According to the Android battery monitoring app AccuBattery, if you don’t charge a Li-ion battery above 80%, you double the lifespan of your Li-ion battery. Certain laptop manufacturers such as Lenovo and HP recognize this by, at least on certain laptops, allowing you to set a charging limit when plugged into AC, say, of 80% charged. And Microsoft did the same recently for its Surface devices intended to be used as kiosk devices plugged in all the time by providing a UEFI firmware update allowing one to limit the charging of the built-in Li-ion devices on these expensive premium devices to 50% to help preserve battery lifespan. (even though they’re running on AC, they’re drawing their current through the battery and the AC is just constantly recharging the battery).
So how practical is only charging the Quattro charger and the Quattro HA’s to at most, only 80% (the case has gross % charge LED light display for both the charger battery itself and the HA’s). Don’t know how linear % charge really is in terms of daily battery use but if 100% charge for the Quattro’s is 30 hours, 80% charge should be ~24 hours of battery, more than enough to get through a 16-hour waking day. If the Quattro charger case fully charged provides 3 full charges, 80% charged it should provide ~2.4 full charges to my Quattro HA’s.
So if ReSound expects with full normal charging the HA’s should last at least 3 years (since that’s the typical warranty time), I hope to make my rechargeable Quattro’s last at least 6 years (doubling the expected battery life by not charging above 80%).

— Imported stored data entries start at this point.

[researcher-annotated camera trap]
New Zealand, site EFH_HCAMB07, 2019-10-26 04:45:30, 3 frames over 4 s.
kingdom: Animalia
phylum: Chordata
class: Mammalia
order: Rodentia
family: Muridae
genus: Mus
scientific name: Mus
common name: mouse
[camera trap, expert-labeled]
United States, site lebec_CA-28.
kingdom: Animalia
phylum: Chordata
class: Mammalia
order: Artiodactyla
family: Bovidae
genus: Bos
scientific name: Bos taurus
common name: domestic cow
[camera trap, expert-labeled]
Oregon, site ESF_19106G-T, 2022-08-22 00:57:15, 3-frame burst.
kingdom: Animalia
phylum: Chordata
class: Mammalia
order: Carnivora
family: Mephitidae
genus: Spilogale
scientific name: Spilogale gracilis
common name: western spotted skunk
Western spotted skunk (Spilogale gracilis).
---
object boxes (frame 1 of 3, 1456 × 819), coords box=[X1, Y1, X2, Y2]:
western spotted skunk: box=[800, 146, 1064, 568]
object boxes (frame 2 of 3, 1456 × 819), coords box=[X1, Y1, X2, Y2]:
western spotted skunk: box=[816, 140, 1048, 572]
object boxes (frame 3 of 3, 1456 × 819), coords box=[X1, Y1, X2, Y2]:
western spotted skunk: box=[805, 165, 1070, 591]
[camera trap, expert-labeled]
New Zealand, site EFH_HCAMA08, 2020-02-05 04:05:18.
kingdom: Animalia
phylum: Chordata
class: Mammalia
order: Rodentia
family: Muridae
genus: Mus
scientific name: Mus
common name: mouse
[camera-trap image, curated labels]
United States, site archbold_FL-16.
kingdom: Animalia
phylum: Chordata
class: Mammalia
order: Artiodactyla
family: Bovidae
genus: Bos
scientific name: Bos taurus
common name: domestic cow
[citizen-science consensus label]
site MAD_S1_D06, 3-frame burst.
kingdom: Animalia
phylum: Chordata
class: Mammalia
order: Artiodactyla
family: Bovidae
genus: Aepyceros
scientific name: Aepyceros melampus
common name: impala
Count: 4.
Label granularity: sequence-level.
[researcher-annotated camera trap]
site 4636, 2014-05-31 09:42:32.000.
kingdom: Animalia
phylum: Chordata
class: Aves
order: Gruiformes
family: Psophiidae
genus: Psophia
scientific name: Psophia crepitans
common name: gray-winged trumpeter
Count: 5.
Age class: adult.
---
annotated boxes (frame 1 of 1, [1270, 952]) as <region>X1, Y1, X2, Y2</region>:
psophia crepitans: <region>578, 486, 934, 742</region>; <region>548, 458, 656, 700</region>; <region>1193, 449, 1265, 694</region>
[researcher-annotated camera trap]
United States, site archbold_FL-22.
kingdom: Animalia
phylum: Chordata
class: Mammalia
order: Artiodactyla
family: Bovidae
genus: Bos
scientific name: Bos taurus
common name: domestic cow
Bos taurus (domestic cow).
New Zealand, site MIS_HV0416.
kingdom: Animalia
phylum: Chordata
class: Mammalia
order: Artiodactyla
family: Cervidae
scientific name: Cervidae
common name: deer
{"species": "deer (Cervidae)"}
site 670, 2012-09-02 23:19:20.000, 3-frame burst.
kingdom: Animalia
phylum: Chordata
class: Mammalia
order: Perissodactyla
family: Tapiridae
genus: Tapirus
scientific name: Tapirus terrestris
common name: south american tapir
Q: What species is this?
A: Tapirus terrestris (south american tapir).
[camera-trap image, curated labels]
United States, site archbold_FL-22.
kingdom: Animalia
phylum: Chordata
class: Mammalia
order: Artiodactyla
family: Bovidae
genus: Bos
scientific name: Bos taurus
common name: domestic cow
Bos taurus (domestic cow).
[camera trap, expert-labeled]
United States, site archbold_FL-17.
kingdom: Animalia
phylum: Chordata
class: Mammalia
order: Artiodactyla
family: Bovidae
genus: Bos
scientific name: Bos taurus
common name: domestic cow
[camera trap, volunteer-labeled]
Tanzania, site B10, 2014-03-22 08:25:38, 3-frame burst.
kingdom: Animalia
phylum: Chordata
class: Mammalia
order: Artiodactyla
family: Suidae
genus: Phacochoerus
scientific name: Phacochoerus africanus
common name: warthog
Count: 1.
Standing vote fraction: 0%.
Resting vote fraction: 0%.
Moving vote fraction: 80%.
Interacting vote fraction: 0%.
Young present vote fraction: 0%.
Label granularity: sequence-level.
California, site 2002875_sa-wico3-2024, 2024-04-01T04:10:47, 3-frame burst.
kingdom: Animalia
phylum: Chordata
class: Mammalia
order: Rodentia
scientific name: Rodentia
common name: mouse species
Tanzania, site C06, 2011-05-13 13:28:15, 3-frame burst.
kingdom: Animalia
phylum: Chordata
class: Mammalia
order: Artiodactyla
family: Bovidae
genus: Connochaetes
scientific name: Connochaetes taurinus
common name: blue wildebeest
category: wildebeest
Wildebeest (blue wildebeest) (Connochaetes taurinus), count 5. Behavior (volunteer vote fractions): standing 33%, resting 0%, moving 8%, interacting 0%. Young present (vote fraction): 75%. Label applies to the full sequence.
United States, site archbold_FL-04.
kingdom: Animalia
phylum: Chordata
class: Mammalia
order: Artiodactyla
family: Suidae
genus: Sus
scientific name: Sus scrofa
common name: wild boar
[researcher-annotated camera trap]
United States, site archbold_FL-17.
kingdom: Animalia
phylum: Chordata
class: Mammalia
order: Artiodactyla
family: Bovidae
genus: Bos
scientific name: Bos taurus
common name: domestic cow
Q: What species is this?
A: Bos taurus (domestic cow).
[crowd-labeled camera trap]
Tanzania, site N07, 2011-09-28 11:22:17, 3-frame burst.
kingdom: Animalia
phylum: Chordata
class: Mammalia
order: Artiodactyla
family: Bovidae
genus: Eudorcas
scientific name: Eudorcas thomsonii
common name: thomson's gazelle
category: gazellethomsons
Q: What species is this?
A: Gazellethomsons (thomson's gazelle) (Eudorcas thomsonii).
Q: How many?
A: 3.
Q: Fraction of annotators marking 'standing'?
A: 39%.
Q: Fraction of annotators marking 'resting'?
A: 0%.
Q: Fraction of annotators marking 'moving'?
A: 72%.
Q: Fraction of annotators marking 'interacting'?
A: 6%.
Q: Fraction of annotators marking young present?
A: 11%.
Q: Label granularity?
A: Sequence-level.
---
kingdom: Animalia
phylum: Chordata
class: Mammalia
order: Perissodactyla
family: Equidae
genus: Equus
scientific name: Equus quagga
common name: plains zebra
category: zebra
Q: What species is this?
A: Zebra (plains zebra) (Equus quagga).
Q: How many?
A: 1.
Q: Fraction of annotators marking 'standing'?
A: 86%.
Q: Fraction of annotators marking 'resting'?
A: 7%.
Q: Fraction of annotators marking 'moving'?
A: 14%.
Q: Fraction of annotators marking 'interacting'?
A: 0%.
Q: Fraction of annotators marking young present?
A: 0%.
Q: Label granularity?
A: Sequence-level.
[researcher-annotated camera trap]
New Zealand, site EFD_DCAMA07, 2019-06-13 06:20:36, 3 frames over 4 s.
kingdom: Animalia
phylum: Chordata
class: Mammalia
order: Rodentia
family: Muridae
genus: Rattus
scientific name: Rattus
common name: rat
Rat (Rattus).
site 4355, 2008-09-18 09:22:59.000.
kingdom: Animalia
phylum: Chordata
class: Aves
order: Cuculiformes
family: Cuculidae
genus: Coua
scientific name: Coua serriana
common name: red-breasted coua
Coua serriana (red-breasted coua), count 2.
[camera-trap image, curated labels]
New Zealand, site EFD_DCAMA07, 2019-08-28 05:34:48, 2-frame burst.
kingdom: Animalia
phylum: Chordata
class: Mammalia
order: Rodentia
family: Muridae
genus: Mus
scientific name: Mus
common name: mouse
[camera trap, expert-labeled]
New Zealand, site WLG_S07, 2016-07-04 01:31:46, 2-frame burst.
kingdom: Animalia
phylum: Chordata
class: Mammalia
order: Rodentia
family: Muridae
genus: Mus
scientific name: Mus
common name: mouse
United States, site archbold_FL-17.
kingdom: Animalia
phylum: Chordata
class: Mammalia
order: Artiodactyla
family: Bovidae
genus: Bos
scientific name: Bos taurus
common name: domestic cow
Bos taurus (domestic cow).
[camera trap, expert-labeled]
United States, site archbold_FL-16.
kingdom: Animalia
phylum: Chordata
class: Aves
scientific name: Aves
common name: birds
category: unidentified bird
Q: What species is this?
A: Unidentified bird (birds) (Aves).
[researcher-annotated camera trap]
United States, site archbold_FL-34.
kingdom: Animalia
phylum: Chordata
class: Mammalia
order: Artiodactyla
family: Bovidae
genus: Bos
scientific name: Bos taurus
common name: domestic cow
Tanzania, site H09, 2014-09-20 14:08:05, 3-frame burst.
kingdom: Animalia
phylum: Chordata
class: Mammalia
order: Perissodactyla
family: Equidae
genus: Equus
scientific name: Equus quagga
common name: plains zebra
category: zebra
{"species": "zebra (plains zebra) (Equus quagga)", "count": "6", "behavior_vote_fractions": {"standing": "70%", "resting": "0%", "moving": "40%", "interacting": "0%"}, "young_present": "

Since the new Phonak Marvel premium product only offers at most (with no streaming) a 24-hour battery life, for the sake of experimenting I am simply reducing my Quattro’s to the performance level of a Phonak Marvel. And if all works out as planned, I might be saving a bunch of money along the way until the next big thing in HA’s comes along. What do they say? Idleness is the Devil’s plaything?!
What is missing from my scheme is some metric provided by ReSound to evaluate the current mWh capacity of the batteries involved. For example, my Nikon DLSR in the settings has Battery Info and the camera will display a report from the battery chip as to where the battery stands in its lifespan. Running at an Admin Command Prompt in Windows 10 the command “powercfg /batteryreport” (without the quote) will give you an HTML file on your battery characteristics for your battery-powered device including original stated battery capacity, current battery capacity, and equivalent number of full charge cycles your device has been through, which might help you figure out how much battery lifespan your device has left. I seem to remember that somewhere in iPhone settings on my wife’s iPhone she can get a report in iOS on battery lifespan remaining, too. Both Apple and Microsoft these days say that if you treat your device right, even if you charge it fully, you should be able to go through about 1200 complete charge cycles and have 80% capacity still left (at which point they hope you buy a new device!). So if ReSound did things right, they should also offer a way through the phone app to get a metric on remaining charger and HA battery lifespan.
At any rate, it’s going to take years to see how this scheme works and if it’s too onerous to just charge stuff to ~80% capacity, I may just give up along the way. But I like trying to cheat the battery life tax collector!